Example: Angus declares that Scotsmen do not put sugar on their porridge, to which Lachlan points out that he is a Scotsman and puts sugar on his porridge. Furious, like a true Scot, Angus yells that no true Scotsman sugars his porridge. [Source]
This line of thinking is constantly deployed by the sex-positive feminist crowd who want to distance themselves from the myriad embarrassments of mainstream feminism. The tiny, powerless minority of sex-positive, pro-autonomy feminists rabidly insist that they are the one truly true feminism, and that all the other feminists are splinter sects that simply don't understand "real feminism." (As an ex-feminist myself, I'm embarrassed that I wasted untold hours of my young life having these exact same conversations. So I know them inside out, from both sides.)
Why do I hate these comments with such a passion?
"Good feminists" are a tiny minority, even though they claim they're the truest feminists
Part of the reason it's annoying to deal with this logical fallacy is because sex-positive, pro-autonomy, anti-victimhood feminists are a small minority compared to all the other feminists they instantly dismiss as "not real feminists." Large national feminist organizations and women's studies departments are not run on "good feminist" principles, they are run by the oppressive and anti-sexuality feminists who represent mainstream feminist values. "Good feminists" aren't the ones being brought in as experts by governments to write new anti-sex worker and anti-porn laws. Just because all of feminist friends you have are "good feminists," that doesn't mean "good feminists" make up a real majority, it just means you're trapped in a feedback loop of confirmation bias. I could conclude that most cats are male grey tabbies based on the sample population within my immediate view, but that doesn't mean it's true.
"Good feminists" are outliers, and the fact that they think they represent the majority feminist viewpoint just shows the degree to which they're devoted to willful ignorance of anything that conflicts with their images of themselves and their cutesy, feel-good interpretations of feminism.
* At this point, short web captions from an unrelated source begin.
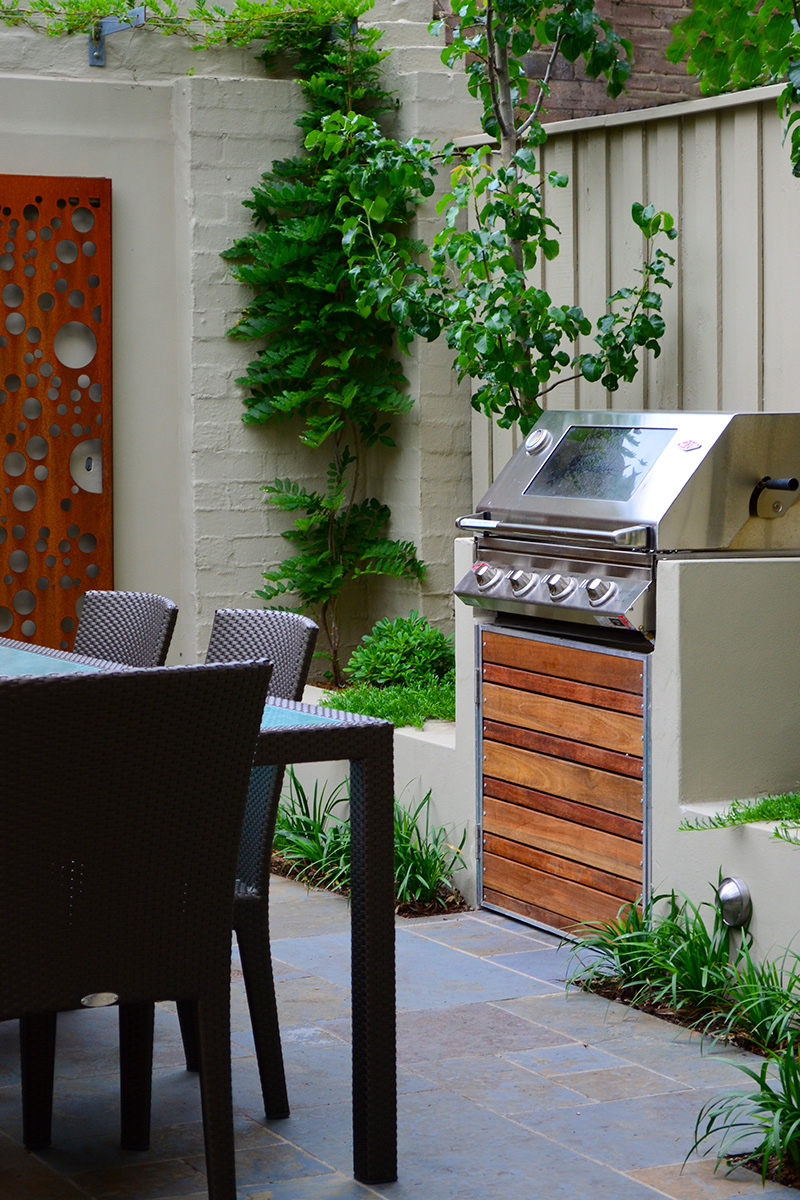 Backyard landscape design bbq area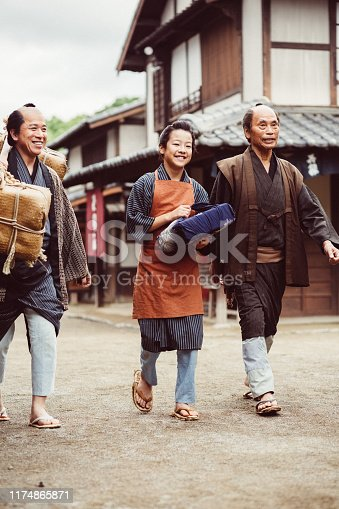 Japanese father, grandfather and son walking at the street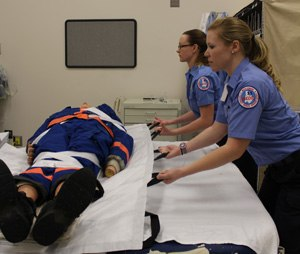 EMS providers use a friction-reducing device to move a patient (Image Bryan Fass)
"Good feminists" have no political power, nor do they seek it
With very few exceptions, "good feminists" are too busy congratulating themselves for being liberated to waste time on boring stuff like lobbying or working on public outreach. They always seem to have endless money and time to fly around the country attending sex-positivity conferences, going to Empowered Anal Sex 101 workshops at upscale sex toy shops, and dressing in designer threads for the most nauseatingly self-congratulatory event ever conceived, the Feminist Porn Awards. "Good feminism" is literally nothing more than masturbation. I used to believe that the sex-positive scene was building towards a bigger something, but after a decade of being around it, I now know that it's only about narcissism and reveling in how naughty it is to be sexually transgressive. There's no goal, no endpoint, nothing more substantive than endless recycled discussions about meanings of sexuality and gender.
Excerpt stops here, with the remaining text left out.